All things come to an end. When it comes to gear, things are repaired or replaced. After approximately eight years of service, my first drysuit, “Ol’ Mango”, was finally deemed to be just a suit, no longer dry.
I don’t tend to personify or anthropomorphize my things. My car, a Saab, is “Saab”. My boats – a Gemini SP, a Pace 18, and Remix 9.5 are, “the Gemini”, “the Pace”, and “Remix”, respectively. My old drysuit was a Kokatat Expedition, womens with front relief (WFR). Usually I just referred to it as “my drysuit”, but its long life and reliability eventually had me referring to it as “Ol’ Mango”, Mango being the name Kokatat gave the color.
I bought Ol’ Mango at New York Kayak Company, back when I was just a customer and not an employee, a time when I was just getting started as a serious paddler, and I wanted to “extend my season”. The suit was already a bit old but had been kept in a sealed bag in a dark cabinet, for protection. A small stain on the leg, along with its long time on the shelf, brought the price down to the high end of reasonable, so I bought it.
The Expedition is a Gore-Tex drysuit with built-in hood. Kokatat warrants the Gore-Tex, and has been known to replace drysuits when the Gore-Tex fails.
The previous year, I had noticed some very, very light leakiness, which at the time I attributed to the gaskets. The gaskets are not warranted, and I’d sent the drysuit in every other year or so to get one or more replaced. In 2018 I noticed some piling on the Gore-Tex, and emailed Kokatat. The response was basically, if it seems to get leaky, send it in. it seemed OK at the time, so I used it over the winter 2018-2019, figuring I would send it in at the end of the cold water season.

◇ ◇ ◇ ◇

• Task brief:
Copy the drysuit text again, starting with "I bought Ol’" and going on through "the Gore-Tex fails.", and change "shelf" to "rack" wherever it occurs.

◇ ◇ ◇ ◇

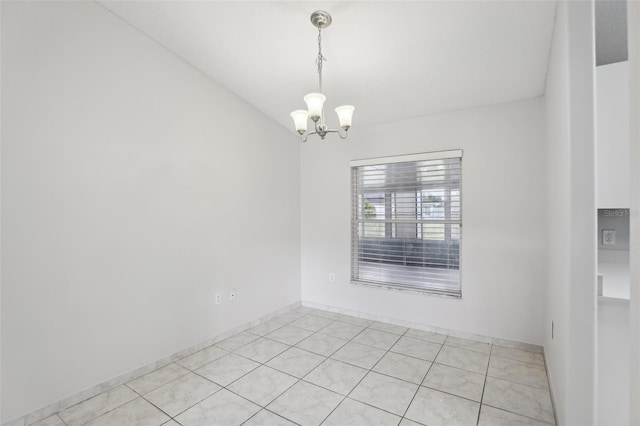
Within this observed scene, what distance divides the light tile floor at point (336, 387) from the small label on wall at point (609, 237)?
1.15 metres

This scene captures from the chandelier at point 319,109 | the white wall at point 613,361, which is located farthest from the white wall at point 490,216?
the chandelier at point 319,109

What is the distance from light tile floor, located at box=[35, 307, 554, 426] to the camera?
1.99 meters

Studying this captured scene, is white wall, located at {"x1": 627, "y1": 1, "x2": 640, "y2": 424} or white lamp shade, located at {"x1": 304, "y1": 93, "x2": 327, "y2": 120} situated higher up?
white lamp shade, located at {"x1": 304, "y1": 93, "x2": 327, "y2": 120}

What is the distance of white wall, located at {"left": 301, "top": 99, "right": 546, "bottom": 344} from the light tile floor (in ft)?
0.94

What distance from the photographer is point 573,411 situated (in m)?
1.47

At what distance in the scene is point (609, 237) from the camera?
2.14m

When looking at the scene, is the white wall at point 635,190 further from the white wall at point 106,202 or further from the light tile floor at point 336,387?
the white wall at point 106,202

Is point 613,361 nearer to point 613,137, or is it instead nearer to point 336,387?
point 613,137

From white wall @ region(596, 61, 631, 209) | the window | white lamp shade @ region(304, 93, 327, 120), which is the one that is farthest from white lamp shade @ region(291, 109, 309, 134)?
white wall @ region(596, 61, 631, 209)

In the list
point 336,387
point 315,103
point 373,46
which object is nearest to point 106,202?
point 315,103

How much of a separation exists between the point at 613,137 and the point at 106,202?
3318mm

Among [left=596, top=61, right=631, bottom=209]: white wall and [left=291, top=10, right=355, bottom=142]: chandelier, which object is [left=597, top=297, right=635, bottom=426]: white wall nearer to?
[left=596, top=61, right=631, bottom=209]: white wall

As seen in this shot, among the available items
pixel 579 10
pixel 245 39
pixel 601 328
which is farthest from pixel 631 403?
pixel 245 39

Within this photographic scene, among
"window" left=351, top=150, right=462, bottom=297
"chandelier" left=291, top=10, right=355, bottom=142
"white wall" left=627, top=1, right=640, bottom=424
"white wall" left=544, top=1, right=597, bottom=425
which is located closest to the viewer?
"white wall" left=627, top=1, right=640, bottom=424
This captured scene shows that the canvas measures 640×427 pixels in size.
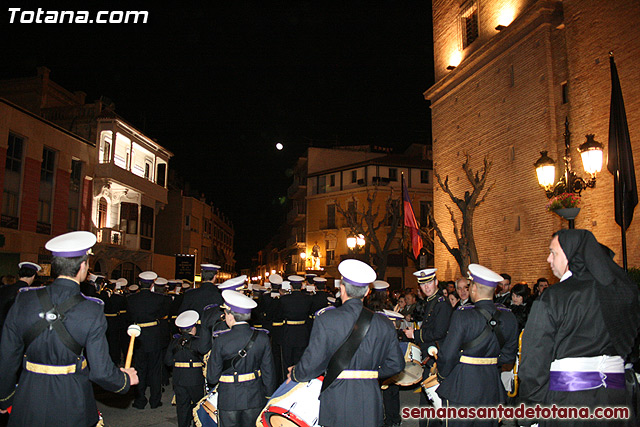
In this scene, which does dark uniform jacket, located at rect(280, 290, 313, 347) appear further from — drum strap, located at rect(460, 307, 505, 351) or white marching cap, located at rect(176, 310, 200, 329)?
drum strap, located at rect(460, 307, 505, 351)

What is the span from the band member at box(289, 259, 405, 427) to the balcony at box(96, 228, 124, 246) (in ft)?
89.7

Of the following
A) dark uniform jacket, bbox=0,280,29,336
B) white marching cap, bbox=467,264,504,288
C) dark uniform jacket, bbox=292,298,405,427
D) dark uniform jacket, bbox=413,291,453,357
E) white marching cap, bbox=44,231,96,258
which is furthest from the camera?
dark uniform jacket, bbox=0,280,29,336

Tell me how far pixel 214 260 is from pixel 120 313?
49511 millimetres

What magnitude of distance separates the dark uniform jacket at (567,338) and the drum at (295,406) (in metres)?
1.79

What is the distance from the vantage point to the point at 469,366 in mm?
5289

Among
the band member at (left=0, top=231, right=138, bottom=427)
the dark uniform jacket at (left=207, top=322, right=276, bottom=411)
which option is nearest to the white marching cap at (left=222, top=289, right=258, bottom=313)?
the dark uniform jacket at (left=207, top=322, right=276, bottom=411)

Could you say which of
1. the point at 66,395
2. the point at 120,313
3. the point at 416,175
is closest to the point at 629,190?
the point at 66,395

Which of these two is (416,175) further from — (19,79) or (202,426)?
(202,426)

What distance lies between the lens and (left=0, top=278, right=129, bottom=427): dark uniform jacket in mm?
3877

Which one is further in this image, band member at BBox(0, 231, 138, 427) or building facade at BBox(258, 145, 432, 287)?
building facade at BBox(258, 145, 432, 287)

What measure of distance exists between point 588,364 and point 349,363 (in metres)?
1.90

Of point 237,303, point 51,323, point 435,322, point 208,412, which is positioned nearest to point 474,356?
point 435,322

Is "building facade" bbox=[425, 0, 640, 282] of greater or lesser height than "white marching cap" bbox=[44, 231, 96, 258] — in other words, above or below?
above

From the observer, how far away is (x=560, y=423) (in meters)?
3.56
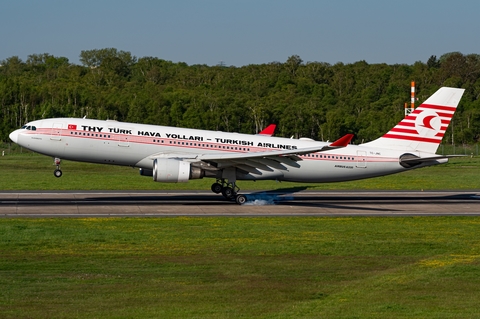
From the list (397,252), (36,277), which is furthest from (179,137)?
(36,277)

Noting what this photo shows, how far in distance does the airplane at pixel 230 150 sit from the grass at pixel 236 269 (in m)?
6.81

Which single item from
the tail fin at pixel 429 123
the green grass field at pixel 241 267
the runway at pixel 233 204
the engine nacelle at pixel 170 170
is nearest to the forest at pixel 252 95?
the runway at pixel 233 204

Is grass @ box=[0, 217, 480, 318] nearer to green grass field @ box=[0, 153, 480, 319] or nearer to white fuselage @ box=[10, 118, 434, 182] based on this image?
green grass field @ box=[0, 153, 480, 319]

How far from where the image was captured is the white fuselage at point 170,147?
4088 centimetres

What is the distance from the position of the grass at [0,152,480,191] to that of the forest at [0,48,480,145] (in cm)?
2855

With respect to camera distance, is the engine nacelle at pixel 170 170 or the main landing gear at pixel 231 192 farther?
the main landing gear at pixel 231 192

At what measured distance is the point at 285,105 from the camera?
111000 millimetres

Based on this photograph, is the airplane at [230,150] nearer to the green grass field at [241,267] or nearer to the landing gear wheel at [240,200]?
the landing gear wheel at [240,200]

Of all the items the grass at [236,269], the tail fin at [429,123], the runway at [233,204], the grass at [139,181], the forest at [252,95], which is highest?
the forest at [252,95]

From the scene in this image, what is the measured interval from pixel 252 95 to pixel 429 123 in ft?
308

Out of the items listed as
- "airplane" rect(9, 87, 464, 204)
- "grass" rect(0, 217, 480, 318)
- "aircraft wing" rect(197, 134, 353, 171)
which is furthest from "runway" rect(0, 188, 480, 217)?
"grass" rect(0, 217, 480, 318)

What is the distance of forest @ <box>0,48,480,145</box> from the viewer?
105m

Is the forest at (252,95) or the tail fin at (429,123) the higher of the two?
the forest at (252,95)

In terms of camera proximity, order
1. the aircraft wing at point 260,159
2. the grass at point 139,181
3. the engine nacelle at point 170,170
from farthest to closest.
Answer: the grass at point 139,181 → the aircraft wing at point 260,159 → the engine nacelle at point 170,170
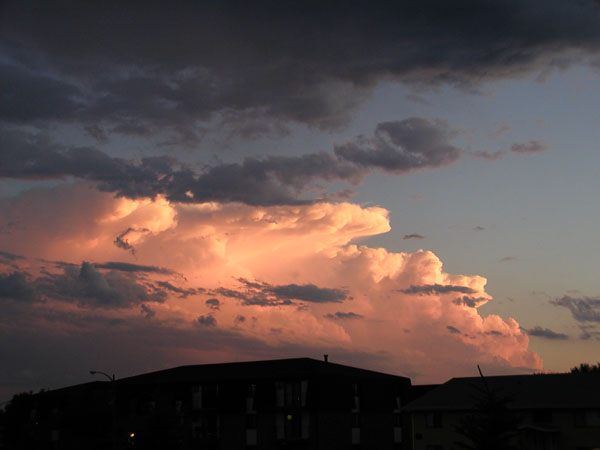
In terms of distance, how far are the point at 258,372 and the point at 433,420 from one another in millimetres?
22909

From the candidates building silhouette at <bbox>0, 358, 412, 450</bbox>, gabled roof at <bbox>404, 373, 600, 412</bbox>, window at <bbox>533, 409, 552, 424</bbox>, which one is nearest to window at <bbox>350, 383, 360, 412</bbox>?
building silhouette at <bbox>0, 358, 412, 450</bbox>

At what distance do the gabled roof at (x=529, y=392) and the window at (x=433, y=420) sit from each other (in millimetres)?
765

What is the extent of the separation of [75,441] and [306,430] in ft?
91.6

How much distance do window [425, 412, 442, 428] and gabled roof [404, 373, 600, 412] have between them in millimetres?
765

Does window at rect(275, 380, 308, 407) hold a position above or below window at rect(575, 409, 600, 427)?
above

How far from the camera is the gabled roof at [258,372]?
71.4 m

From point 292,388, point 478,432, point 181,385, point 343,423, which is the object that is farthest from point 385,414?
point 478,432

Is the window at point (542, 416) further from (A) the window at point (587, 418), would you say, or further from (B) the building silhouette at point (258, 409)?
(B) the building silhouette at point (258, 409)

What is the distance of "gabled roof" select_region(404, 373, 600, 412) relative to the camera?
52438 mm

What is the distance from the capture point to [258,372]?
246 ft

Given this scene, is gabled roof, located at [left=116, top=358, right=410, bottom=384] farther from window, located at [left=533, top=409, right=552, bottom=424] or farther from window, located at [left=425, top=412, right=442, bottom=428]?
window, located at [left=533, top=409, right=552, bottom=424]

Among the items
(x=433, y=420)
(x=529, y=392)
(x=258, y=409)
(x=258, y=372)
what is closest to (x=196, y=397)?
(x=258, y=372)

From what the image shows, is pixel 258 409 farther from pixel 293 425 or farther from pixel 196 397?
pixel 196 397

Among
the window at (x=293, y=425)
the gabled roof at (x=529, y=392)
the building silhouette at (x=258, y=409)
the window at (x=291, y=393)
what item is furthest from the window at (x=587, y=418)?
the window at (x=291, y=393)
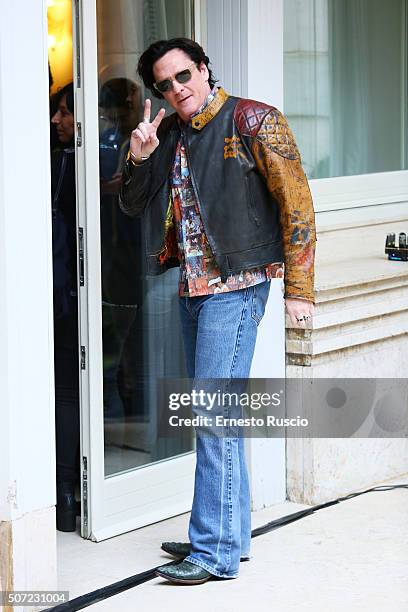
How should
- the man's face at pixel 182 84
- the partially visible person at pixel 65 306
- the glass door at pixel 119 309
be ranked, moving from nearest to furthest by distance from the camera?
Result: the man's face at pixel 182 84 < the glass door at pixel 119 309 < the partially visible person at pixel 65 306

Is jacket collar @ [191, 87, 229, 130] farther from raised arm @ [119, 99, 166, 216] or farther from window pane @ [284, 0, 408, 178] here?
window pane @ [284, 0, 408, 178]

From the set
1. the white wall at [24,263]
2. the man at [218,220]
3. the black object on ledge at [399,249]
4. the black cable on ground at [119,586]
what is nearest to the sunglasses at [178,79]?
the man at [218,220]

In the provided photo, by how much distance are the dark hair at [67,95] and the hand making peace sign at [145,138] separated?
0.79 m

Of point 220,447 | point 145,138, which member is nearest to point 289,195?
point 145,138

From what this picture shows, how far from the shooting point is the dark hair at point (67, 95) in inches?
186

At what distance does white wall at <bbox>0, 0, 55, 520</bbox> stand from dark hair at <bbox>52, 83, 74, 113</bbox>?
97 cm

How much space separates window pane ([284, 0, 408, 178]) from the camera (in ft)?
19.5

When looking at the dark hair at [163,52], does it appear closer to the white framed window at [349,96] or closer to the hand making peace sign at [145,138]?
the hand making peace sign at [145,138]

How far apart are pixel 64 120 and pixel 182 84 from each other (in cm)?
91

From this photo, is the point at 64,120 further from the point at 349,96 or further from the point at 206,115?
the point at 349,96

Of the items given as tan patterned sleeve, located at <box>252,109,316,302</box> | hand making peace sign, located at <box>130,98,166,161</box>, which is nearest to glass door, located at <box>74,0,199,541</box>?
hand making peace sign, located at <box>130,98,166,161</box>

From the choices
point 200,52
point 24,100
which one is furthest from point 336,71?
point 24,100

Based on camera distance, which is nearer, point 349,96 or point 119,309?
point 119,309

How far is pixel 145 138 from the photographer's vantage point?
3.96m
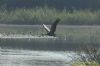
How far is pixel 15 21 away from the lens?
12262cm

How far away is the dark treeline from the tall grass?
7.81 feet

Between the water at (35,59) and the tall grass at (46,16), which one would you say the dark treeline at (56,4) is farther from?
the water at (35,59)

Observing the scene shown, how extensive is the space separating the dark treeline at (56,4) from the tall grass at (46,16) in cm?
238

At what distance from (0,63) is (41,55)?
21.6 feet

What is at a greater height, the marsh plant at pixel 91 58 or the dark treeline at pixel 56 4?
the marsh plant at pixel 91 58

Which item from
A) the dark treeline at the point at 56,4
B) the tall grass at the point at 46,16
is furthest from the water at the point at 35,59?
the dark treeline at the point at 56,4

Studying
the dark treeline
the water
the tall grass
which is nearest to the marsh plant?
the water

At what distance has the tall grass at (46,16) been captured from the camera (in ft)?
403

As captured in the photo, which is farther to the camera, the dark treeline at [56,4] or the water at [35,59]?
the dark treeline at [56,4]

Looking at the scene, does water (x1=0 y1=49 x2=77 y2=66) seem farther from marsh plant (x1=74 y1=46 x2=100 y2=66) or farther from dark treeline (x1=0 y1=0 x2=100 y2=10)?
dark treeline (x1=0 y1=0 x2=100 y2=10)

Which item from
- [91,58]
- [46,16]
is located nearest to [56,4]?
[46,16]

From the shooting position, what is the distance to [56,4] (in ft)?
465

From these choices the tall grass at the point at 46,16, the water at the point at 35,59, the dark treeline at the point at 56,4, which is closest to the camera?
the water at the point at 35,59

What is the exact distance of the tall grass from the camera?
122900 mm
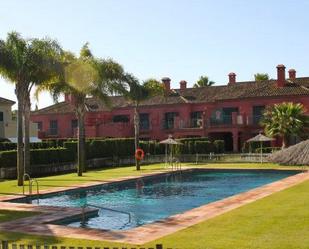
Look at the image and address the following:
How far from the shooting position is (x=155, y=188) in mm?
25938

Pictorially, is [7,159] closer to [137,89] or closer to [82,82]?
[82,82]

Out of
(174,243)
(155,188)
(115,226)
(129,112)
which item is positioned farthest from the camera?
(129,112)

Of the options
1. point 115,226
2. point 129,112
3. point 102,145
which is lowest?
point 115,226

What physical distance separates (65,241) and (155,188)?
14297mm

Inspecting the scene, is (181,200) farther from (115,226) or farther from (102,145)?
(102,145)

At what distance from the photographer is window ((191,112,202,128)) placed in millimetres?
51531

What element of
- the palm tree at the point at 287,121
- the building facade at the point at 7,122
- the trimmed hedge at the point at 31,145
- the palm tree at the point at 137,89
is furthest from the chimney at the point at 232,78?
the trimmed hedge at the point at 31,145

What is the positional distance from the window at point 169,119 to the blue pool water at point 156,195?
70.3ft

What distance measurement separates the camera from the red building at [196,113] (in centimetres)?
4972

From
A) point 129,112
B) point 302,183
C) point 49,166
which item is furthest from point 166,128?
point 302,183

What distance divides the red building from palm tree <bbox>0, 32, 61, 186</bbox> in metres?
23.8

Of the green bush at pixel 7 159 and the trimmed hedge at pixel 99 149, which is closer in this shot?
the green bush at pixel 7 159

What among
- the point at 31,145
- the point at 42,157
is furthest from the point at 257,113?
the point at 42,157

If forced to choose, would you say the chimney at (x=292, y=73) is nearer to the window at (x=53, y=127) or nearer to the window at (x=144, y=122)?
the window at (x=144, y=122)
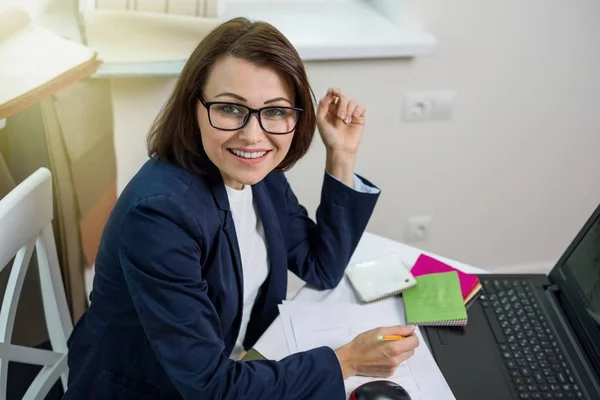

◇ ◇ ◇ ◇

• Response below:
I bought Ol’ Mango at New York Kayak Company, back when I was just a customer and not an employee, a time when I was just getting started as a serious paddler, and I wanted to “extend my season”. The suit was already a bit old but had been kept in a sealed bag in a dark cabinet, for protection. A small stain on the leg, along with its long time on the rack, brought the price down to the high end of reasonable, so I bought it.
The Expedition is a Gore-Tex drysuit with built-in hood. Kokatat warrants the Gore-Tex, and has been known to replace drysuits when the Gore-Tex fails.